身近にあった“借金”が原因で泥沼に…! 人生の破滅を経験した11人の体験談

社会

2020/4/2

『今日、借金を背負った 借金で人生が狂った11人の物語』(増田明利/彩図社)

 世の中を見ていると、借金へのハードルは下がり続けているように思えてならない。サラ金は消費者金融というマイルドな呼称になり、CMでは芸能人が爽やかな笑顔で金融会社を宣伝する。購入時にはありがたく感じられるネットショッピングの後払いや分割払いシステムも、借金であることには違いない。
 
 こんな時代だからこそ、身に染みるのが『今日、借金を背負った 借金で人生が狂った11人の物語』(増田明利/彩図社)。
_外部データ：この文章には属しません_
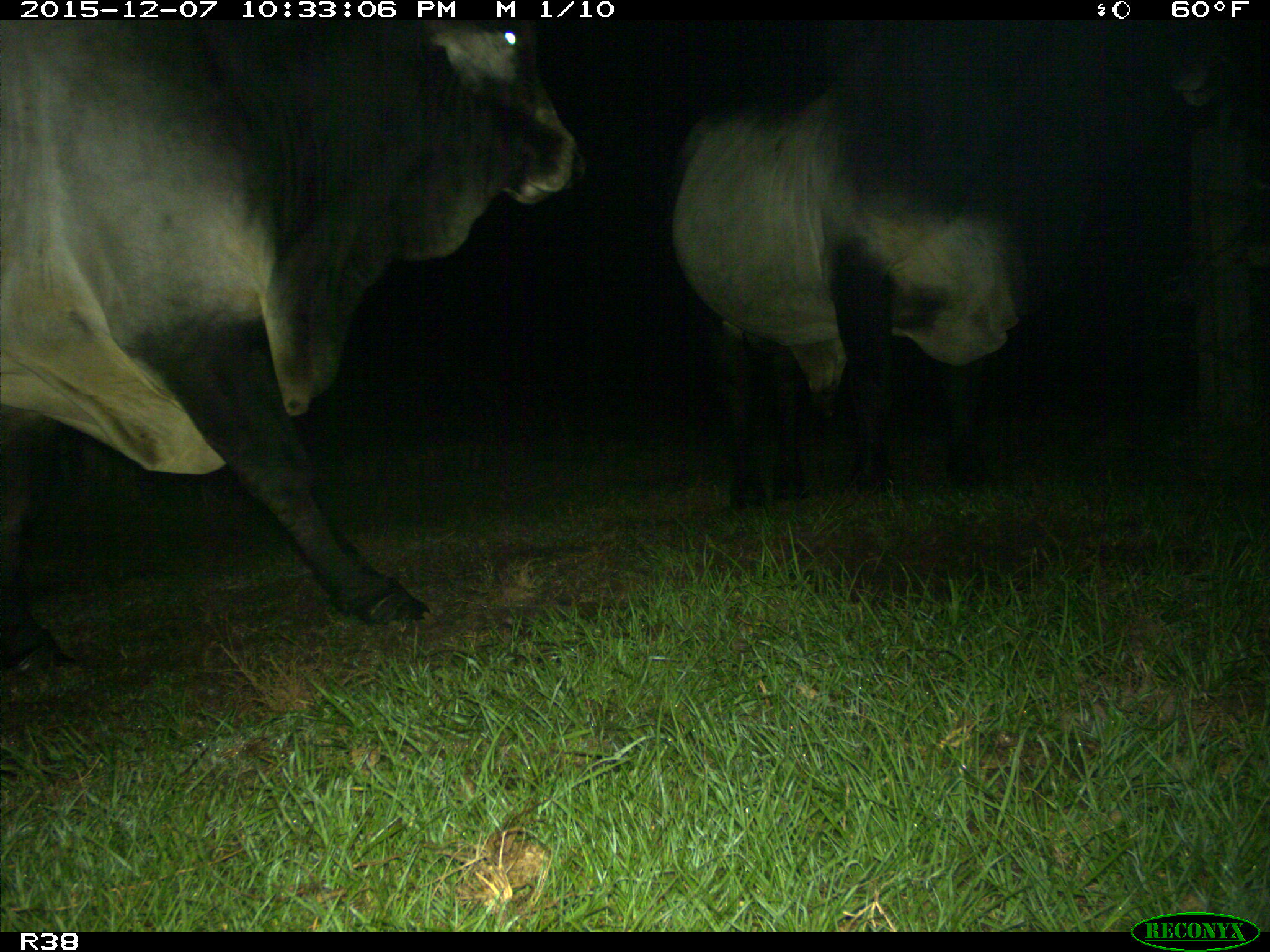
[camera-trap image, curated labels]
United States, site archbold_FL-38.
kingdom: Animalia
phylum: Chordata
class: Mammalia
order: Artiodactyla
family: Bovidae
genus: Bos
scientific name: Bos taurus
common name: domestic cow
Bos taurus (domestic cow).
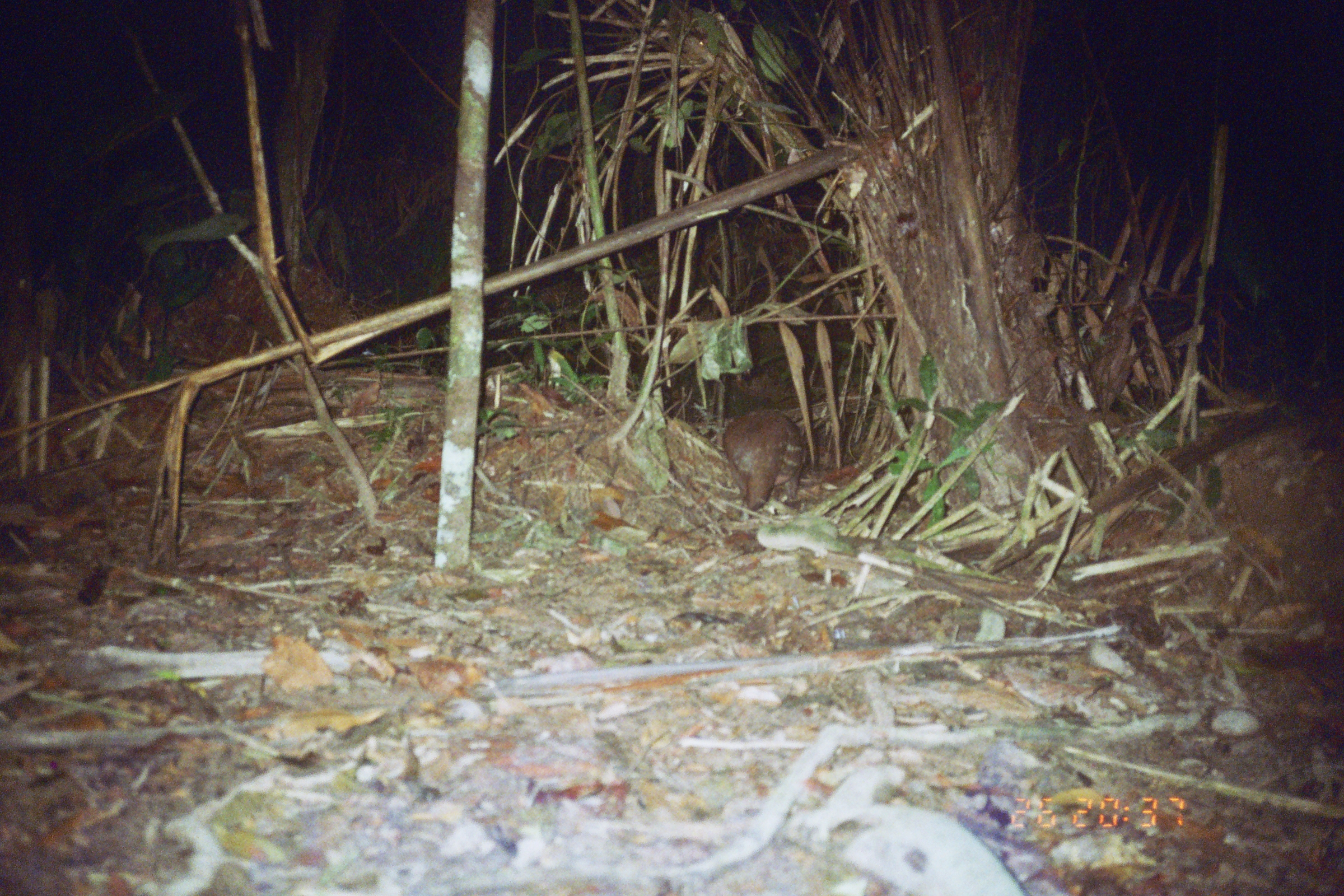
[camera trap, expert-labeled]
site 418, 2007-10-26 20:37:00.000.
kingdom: Animalia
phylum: Chordata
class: Mammalia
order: Rodentia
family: Cuniculidae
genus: Cuniculus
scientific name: Cuniculus paca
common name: spotted paca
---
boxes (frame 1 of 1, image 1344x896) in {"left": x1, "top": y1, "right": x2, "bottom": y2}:
cuniculus paca: {"left": 720, "top": 405, "right": 808, "bottom": 510}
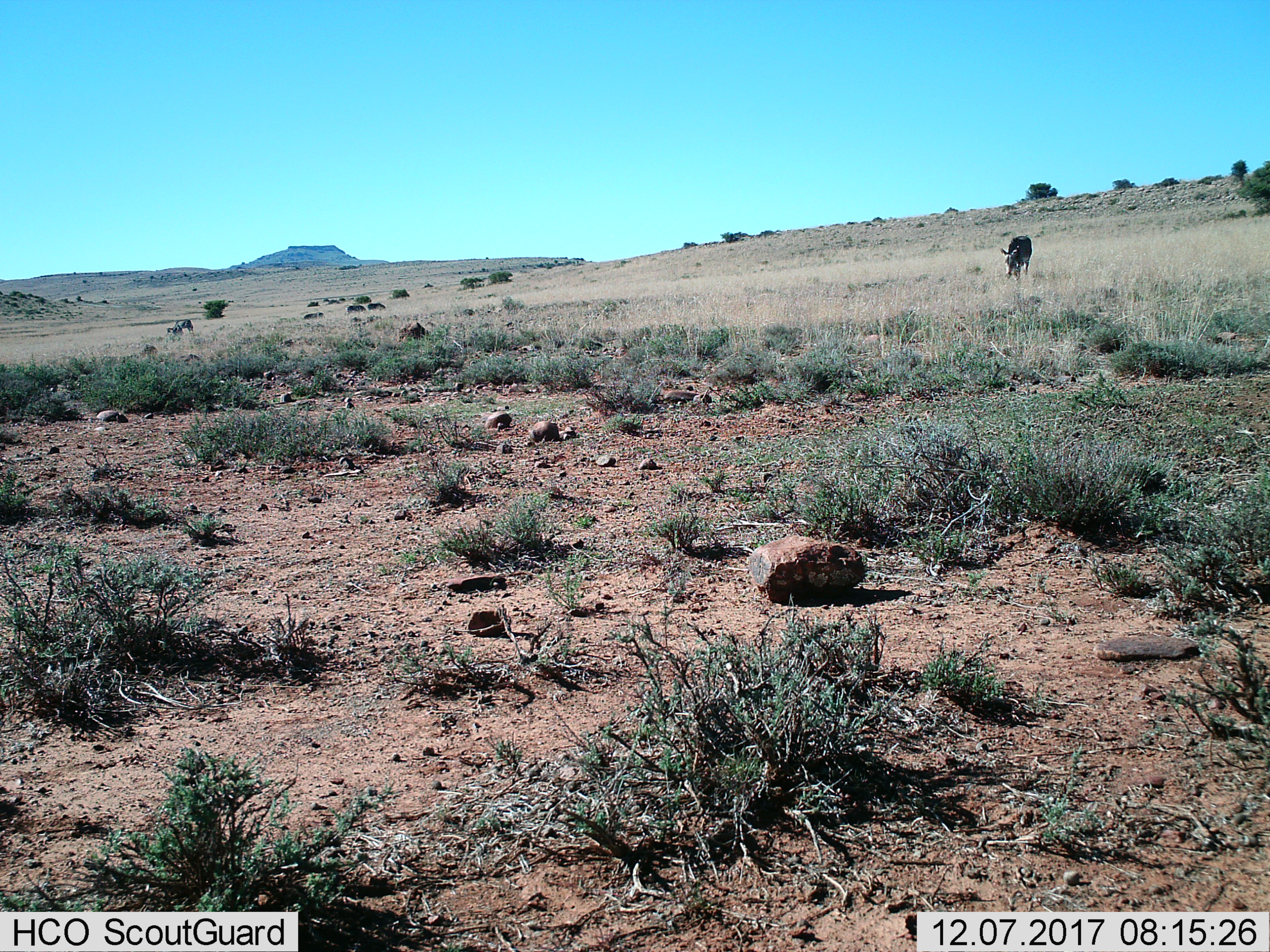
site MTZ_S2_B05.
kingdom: Animalia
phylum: Chordata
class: Mammalia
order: Perissodactyla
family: Equidae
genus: Equus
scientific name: Equus zebra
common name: mountain zebra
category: zebramountain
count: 2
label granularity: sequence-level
本書の著者、増田さんはこれまでにも『今日、ホームレスになった 15人のサラリーマン転落人生』や『今日から日雇い労働者になった』など、独自の視点で現代人の生活に潜む闇をえぐってきた。
 
 借金苦に陥る人は闇金のような性質の悪い貸金業者でお金を借りているようなイメージがあるかもしれないが、実際は自分が借金をしていることをきちんと理解できていなかったり、無計画に借りてしまい泥沼にハマってしまうというケースが多いのだという。
 
 思わぬところにある、借金の罠。それを知っても「自分の人生は大丈夫」だと言い切れるだろうか? 本稿では夢を追う果てに借金を掴んでしまった、ひとりの女性の体験談を紹介したい。

夢を追って上京、思わぬ展開で借金苦に…

 秋田県で生まれ育った中川圭子さん(仮名)は小さな頃からマンガが大好きで、中学生の頃から声優に憧れるように。CDを出したり歌番組に出たりしている人気声優たちは彼女の目にまぶしく映り、自分もスポットライトを浴びるような声優になりたいと思った。
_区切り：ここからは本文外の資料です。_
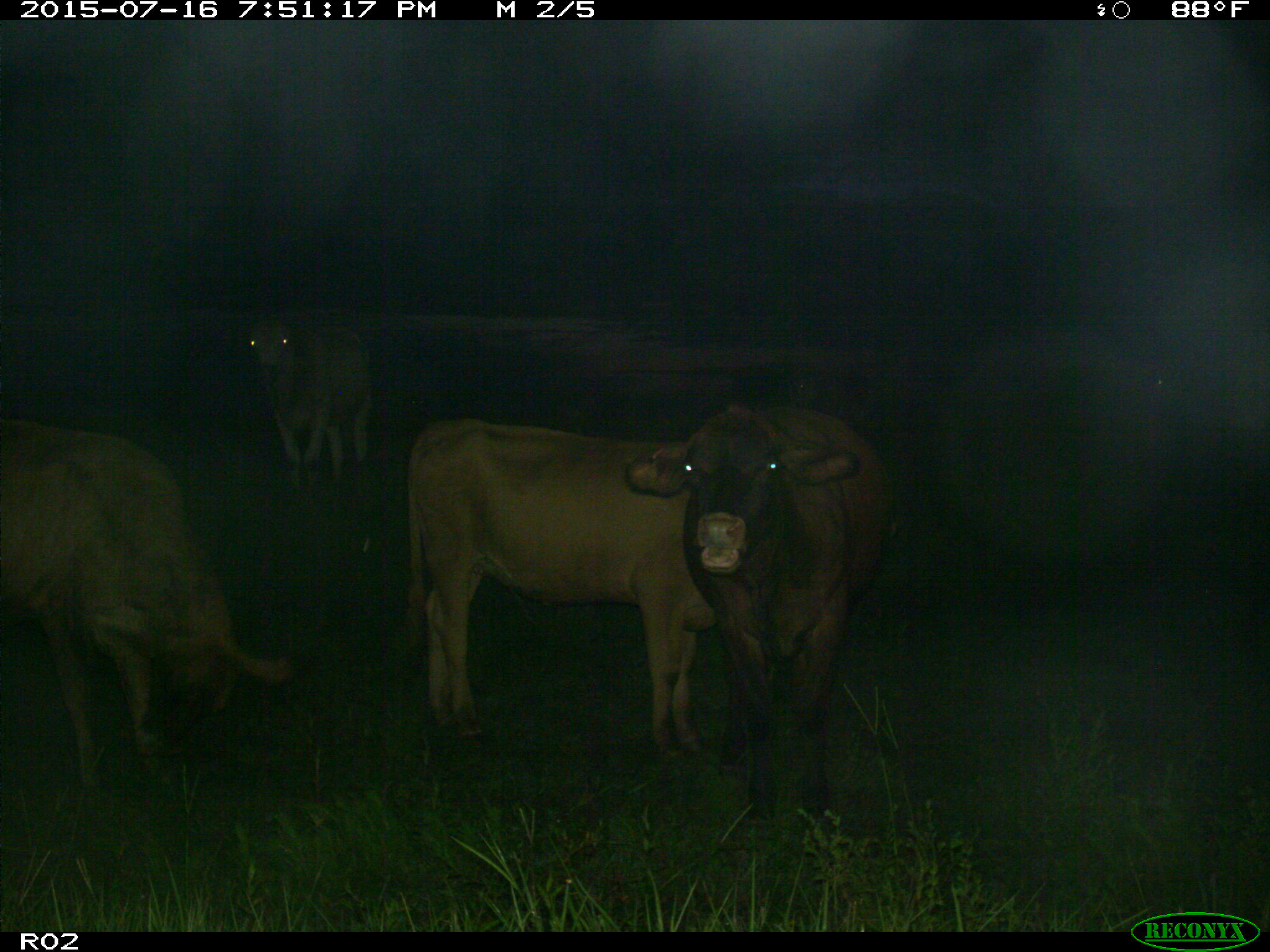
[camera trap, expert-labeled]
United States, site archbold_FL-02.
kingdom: Animalia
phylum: Chordata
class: Mammalia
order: Artiodactyla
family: Bovidae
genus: Bos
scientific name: Bos taurus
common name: domestic cow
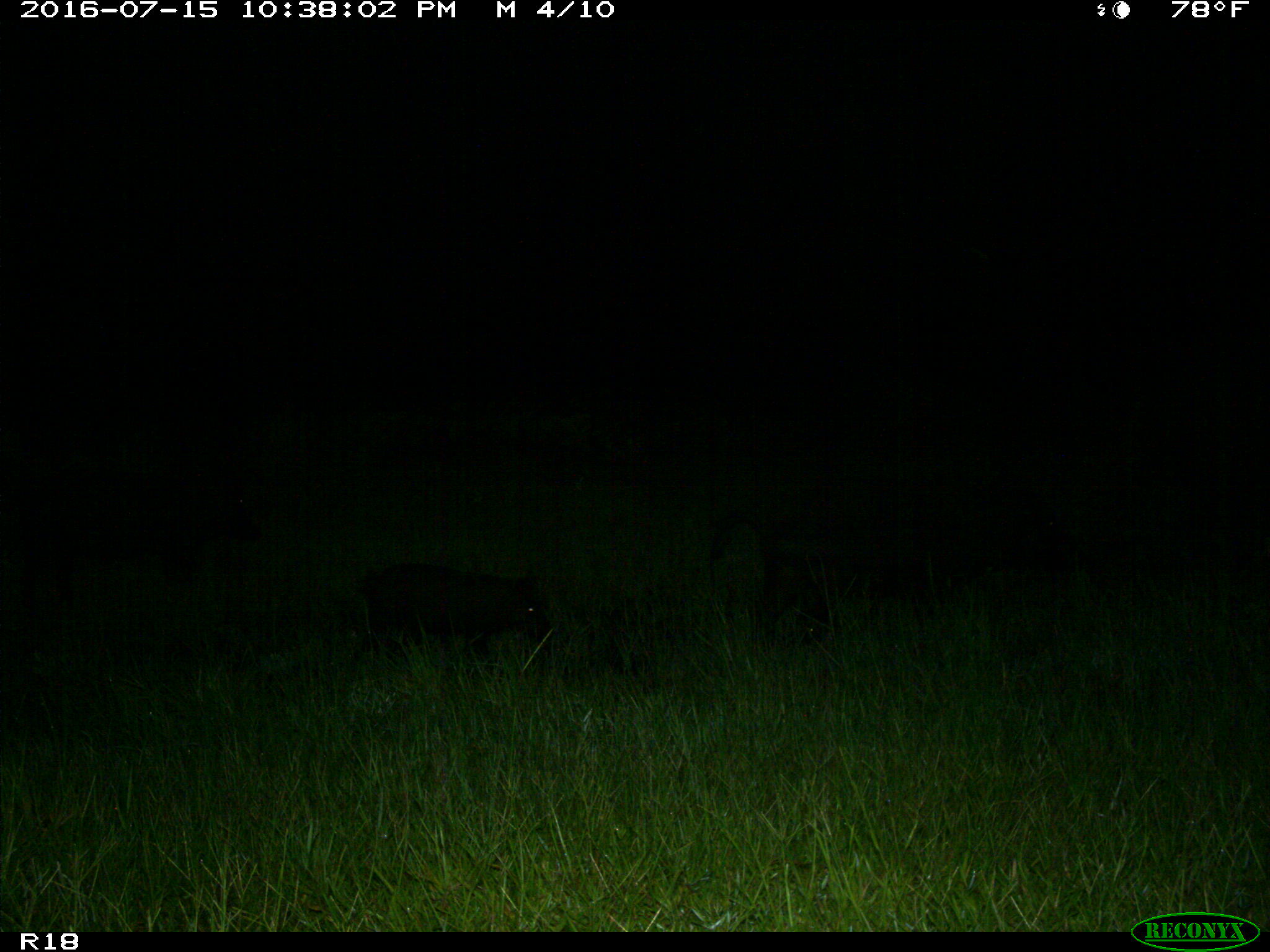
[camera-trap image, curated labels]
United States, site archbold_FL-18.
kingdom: Animalia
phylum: Chordata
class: Mammalia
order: Artiodactyla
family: Suidae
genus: Sus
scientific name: Sus scrofa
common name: wild boar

 親や教師には反対されたが、高校卒業後は夢を叶えるべく上京し、アニメ・声優の専門学校へ入学。しかし、学費は高く、初年度の納入金130万を支払うため、第2種の奨学金を利用した。月6万円×2年間、総額144万円が圭子さんにとって初めての“借金”となったのだ。

 学校ではさまざまなレッスンが受けられ、満足感も得られた。しかし、卒業が間近に迫った頃には業界の厳しさをひしひしと痛感する。卒業前に学校ではさまざまな芸能プロダクションや声優事務所の幹部を招き、入所試験にあたるオーディションを行ったが、圭子さんにはどこからも声がかからなかったのだ。

 実は、声優事務所は自前の養成所を持っていることが多く、専門学校を卒業した後に改めて養成所に入り直し、そこで認められてやっと事務所に所属できるという厳しい世界。業界の厳しい現実を初めて知った圭子さんは、ここで諦めたらそれまでの2年間の努力が無駄になると思い、有名声優を多数抱える事務所の養成所へ。そのために必要な入所金と受講料は30万円。貯蓄は当時15万円ほどしかなく、アパートの契約更新が重なったこともあり、圭子さんは銀行のカードローンを利用した。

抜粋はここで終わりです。